▶ [STATED PROBLEM] Copy the lines below word for word, starting at the line that contains "How far away" and stopping after the line that contains "pixel 41 123 → pixel 6 151 → pixel 303 218".

[START OF TASK DATA]

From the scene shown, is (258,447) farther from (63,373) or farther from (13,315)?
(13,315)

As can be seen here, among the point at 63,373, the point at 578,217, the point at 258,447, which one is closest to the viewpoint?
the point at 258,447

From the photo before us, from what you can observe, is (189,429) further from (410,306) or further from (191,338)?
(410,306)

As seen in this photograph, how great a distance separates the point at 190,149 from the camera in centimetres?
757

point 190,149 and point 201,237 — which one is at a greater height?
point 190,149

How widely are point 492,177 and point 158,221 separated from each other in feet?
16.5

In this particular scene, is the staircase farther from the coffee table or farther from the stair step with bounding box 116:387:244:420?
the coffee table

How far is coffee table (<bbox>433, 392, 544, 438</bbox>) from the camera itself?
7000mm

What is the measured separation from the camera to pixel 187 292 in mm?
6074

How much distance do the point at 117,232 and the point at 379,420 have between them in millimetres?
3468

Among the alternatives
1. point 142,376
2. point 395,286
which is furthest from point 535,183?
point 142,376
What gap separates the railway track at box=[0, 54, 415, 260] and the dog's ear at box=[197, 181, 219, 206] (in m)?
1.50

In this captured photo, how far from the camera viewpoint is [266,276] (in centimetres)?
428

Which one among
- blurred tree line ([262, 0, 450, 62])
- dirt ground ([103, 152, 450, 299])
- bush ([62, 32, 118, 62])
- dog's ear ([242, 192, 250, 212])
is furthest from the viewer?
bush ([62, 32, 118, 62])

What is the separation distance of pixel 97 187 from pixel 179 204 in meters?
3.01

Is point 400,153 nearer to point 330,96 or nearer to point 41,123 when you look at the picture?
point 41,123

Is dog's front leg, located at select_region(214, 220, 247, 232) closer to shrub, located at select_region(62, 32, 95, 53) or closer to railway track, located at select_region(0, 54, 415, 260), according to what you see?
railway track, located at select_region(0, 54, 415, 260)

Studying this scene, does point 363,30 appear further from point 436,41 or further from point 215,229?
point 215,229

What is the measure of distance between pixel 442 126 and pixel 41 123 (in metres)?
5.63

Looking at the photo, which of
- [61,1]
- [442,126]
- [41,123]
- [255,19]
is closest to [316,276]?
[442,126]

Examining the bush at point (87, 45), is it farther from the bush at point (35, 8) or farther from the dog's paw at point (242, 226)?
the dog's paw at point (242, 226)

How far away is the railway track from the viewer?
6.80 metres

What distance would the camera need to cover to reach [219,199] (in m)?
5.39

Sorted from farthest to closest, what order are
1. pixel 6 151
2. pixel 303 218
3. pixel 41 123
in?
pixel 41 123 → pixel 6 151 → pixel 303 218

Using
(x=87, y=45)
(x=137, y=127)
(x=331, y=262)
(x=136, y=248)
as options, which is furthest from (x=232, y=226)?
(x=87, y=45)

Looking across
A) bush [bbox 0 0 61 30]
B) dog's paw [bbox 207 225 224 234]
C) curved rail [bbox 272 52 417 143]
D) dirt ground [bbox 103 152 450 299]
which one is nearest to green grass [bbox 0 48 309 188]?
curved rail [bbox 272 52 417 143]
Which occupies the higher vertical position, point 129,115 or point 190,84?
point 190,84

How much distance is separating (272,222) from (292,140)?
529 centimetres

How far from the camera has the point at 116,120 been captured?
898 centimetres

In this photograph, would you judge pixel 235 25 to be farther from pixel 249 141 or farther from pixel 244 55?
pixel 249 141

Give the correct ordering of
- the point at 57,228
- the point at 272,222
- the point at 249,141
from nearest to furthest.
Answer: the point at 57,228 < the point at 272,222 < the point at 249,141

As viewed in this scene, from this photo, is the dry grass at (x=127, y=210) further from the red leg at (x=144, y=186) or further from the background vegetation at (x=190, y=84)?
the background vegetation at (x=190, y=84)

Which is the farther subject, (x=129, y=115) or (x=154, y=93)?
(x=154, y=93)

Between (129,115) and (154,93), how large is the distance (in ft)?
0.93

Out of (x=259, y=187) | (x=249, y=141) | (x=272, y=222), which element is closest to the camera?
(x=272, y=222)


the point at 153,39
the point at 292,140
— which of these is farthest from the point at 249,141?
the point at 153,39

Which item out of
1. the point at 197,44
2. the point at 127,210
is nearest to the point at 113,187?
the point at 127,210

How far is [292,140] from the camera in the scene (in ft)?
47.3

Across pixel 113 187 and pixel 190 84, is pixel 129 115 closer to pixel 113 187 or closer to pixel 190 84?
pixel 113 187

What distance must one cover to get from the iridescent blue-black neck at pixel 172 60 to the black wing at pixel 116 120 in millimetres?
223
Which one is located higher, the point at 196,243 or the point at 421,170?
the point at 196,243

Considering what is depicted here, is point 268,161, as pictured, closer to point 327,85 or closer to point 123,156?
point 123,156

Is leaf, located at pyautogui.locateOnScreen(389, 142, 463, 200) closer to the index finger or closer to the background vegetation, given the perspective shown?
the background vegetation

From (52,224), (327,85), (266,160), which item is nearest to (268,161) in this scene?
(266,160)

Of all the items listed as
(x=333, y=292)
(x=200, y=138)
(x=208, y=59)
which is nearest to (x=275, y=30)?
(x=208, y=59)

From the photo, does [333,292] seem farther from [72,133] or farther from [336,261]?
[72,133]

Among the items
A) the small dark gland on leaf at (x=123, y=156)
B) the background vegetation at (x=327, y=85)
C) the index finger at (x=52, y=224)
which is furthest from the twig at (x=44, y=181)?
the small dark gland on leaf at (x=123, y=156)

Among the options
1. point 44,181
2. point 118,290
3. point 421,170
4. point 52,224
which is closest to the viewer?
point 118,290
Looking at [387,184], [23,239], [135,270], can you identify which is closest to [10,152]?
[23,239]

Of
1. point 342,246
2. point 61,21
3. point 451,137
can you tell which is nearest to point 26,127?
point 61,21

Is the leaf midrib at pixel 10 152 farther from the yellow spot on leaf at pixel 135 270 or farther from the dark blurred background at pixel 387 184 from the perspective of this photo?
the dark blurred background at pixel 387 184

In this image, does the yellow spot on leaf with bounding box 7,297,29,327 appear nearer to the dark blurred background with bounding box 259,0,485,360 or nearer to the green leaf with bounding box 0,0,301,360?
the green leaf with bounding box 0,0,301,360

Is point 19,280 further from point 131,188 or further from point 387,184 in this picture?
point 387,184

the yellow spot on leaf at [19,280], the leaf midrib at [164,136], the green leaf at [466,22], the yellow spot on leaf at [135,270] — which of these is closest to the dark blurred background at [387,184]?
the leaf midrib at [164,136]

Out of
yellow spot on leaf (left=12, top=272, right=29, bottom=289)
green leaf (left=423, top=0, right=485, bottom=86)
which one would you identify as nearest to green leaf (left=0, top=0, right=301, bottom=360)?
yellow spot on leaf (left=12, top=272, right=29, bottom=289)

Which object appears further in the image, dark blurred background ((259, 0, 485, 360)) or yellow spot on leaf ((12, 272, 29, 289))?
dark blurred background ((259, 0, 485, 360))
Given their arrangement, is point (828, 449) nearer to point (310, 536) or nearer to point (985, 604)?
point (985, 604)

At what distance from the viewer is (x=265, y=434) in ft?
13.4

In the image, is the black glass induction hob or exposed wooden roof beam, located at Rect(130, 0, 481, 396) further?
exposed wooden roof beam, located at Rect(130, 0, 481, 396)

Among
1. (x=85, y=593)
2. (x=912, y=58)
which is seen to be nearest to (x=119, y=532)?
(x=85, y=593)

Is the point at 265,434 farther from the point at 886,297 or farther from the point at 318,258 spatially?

[END OF TASK DATA]

▶ [REPLY]
How far away is the railway track from the viewer?
6.80 metres

What distance would the camera need to cover to reach [219,199] (in m)?
5.39

Sorted from farthest to closest, what order are
1. pixel 6 151
2. pixel 303 218
3. pixel 41 123
in?
pixel 41 123 → pixel 6 151 → pixel 303 218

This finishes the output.